Skip the milk, but don’t leave out the richness of dairy

Many people with IBS are also lactose intolerant. Lactose is abundant in cow’s milk, cottage cheese, and other soft cheeses, as well as ice cream and sour cream.

If you love milk, you can purchase lactose-free cow’s milk that’s treated with a lactase enzyme that breaks down the lactose, or use lactase tablets that you swallow with your first sip of milk. Food manufacturers also supply a wide array of lactose-free dairy substitutes, including “milk” made from rice, soy, almonds, or coconut.

Yogurt naturally contains less lactose than milk, and you may be able to add it to your sauces and dips to provide the richness of sour cream without the IBS side effects.

Don’t miss out on the flavor cheese adds to your foods. Hard cheeses such as cheddar and swiss add little to zero lactose to your diet, and a single serving replaces one of your daily dairy requirements. Another popular cheese that’s low in lactose is brie.

Monitor your fructose

Fruits are often recommended as part of an overall healthy nutrition plan, but some contain more fructose (fruit sugar) than others. Too much fructose in your diet can worsen IBS symptoms. And that includes the high-fructose corn syrup found in a myriad of products, such as soda, ketchup and barbecue sauces, and many packaged foods.

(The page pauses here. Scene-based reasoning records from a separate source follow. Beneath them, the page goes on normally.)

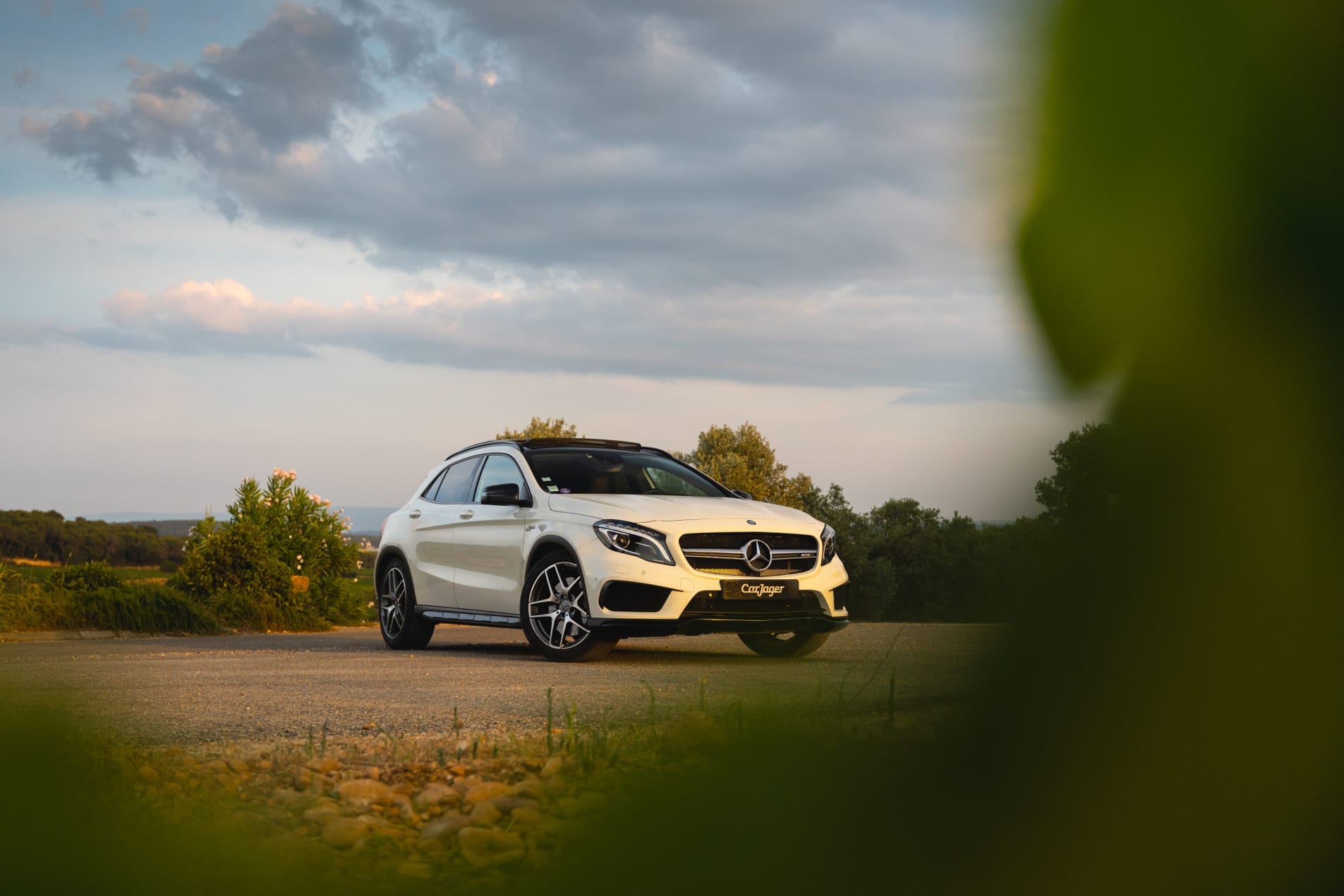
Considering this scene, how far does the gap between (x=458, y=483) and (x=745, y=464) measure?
3799cm

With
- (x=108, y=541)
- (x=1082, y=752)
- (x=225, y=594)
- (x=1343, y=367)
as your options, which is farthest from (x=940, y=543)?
(x=108, y=541)

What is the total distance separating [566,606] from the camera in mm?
9805

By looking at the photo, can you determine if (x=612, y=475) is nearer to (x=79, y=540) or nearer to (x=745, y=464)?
(x=79, y=540)

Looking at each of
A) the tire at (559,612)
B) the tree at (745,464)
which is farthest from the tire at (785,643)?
the tree at (745,464)

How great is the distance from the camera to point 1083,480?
91 centimetres

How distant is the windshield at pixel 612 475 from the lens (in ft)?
35.5

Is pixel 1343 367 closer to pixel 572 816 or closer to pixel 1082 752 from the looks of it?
pixel 1082 752

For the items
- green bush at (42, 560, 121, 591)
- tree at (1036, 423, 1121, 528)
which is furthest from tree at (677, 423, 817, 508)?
tree at (1036, 423, 1121, 528)

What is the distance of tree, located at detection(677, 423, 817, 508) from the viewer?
47.2 m

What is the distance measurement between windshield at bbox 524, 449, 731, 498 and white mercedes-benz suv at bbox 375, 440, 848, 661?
0.02 metres

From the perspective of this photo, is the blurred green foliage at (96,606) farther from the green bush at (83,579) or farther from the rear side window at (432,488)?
the rear side window at (432,488)

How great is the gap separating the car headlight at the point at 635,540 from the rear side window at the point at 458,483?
8.43 ft

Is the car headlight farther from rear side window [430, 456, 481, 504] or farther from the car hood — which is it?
rear side window [430, 456, 481, 504]

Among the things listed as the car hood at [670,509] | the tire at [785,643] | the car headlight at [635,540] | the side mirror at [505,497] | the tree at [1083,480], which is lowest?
the tire at [785,643]
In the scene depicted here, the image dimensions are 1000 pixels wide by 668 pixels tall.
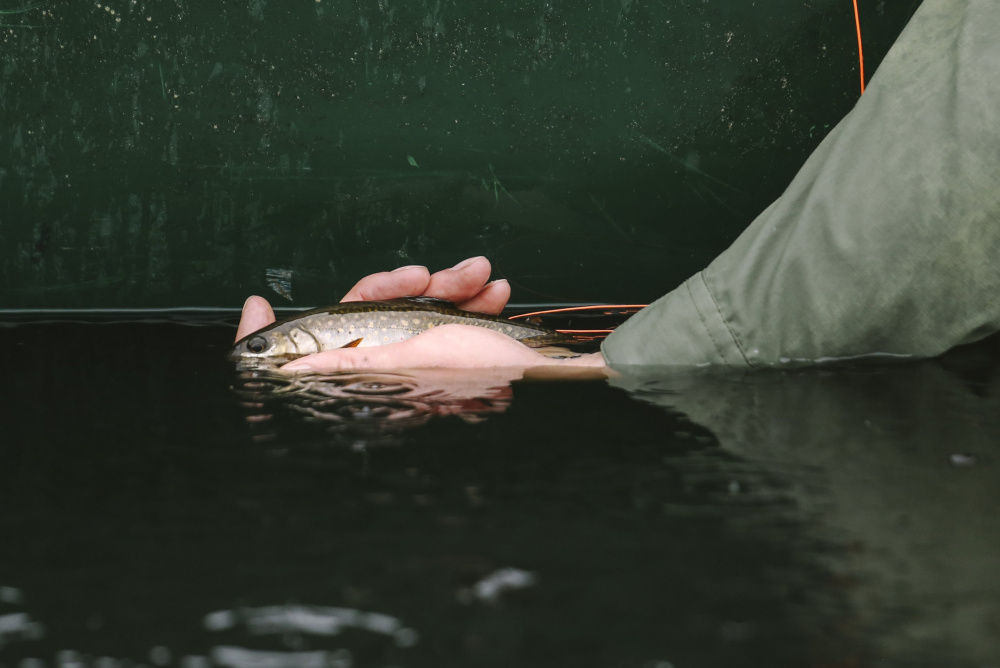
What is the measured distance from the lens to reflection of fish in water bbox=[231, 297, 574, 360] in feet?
7.34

Some heavy hitters in the fructose department include pears, apples, and watermelon. Dried fruits and fruit juices also contain high levels of fructose. You can still include these fruits in your diet if you cut back on the portion size or opt instead for bananas, grapes, berries, kiwi, and other fruits that contain less fructose.

Use caution with honey, too, as it’s high in fructose, as are the fake maple syrups that are loaded with high-fructose corn syrup. If you need a sweetener, plain old table sugar or real maple syrup should be safe for IBS sufferers.  

It’s important to know that some sugar substitutes, including sorbitol, mannitol, and xylitol, are often a no-go and can increase the frequency or intensity of IBS issues. Some fruits naturally contain sorbitol -- apples, peaches, cherries, and watermelon, to name a few -- and you’re wise to eat small amounts to see how much you can tolerate without triggering your symptoms.

Cross a few vegetables off your list

If you have IBS, we recommend you avoid cruciferous vegetables such as broccoli, cauliflower, and cabbage or salads containing these vegetables, such as coleslaw. We also suggest you limit your intake of artichoke, onions, leeks, garlic, and asparagus.

While not true vegetables, beans and other legumes often worsen the gas and bloating associated with IBS.   

The list of vegetables you can enjoy is long and includes favorites such as green beans, carrots, spinach, sweet potato, zucchini, and other squashes.

Identify your triggers

Because foods that trigger IBS vary widely from individual to individual, we recommend our patients try to identify their danger foods by taking careful note of when and where their symptoms occur.

Some folks, for instance, are only bothered by eating lettuce at a restaurant. This may be due to a preservative used to keep the lettuce fresh that doesn’t agree with your digestive system. Sometimes it’s a spice or herb that’s part of a favorite family recipe that’s causing your abdominal cramping.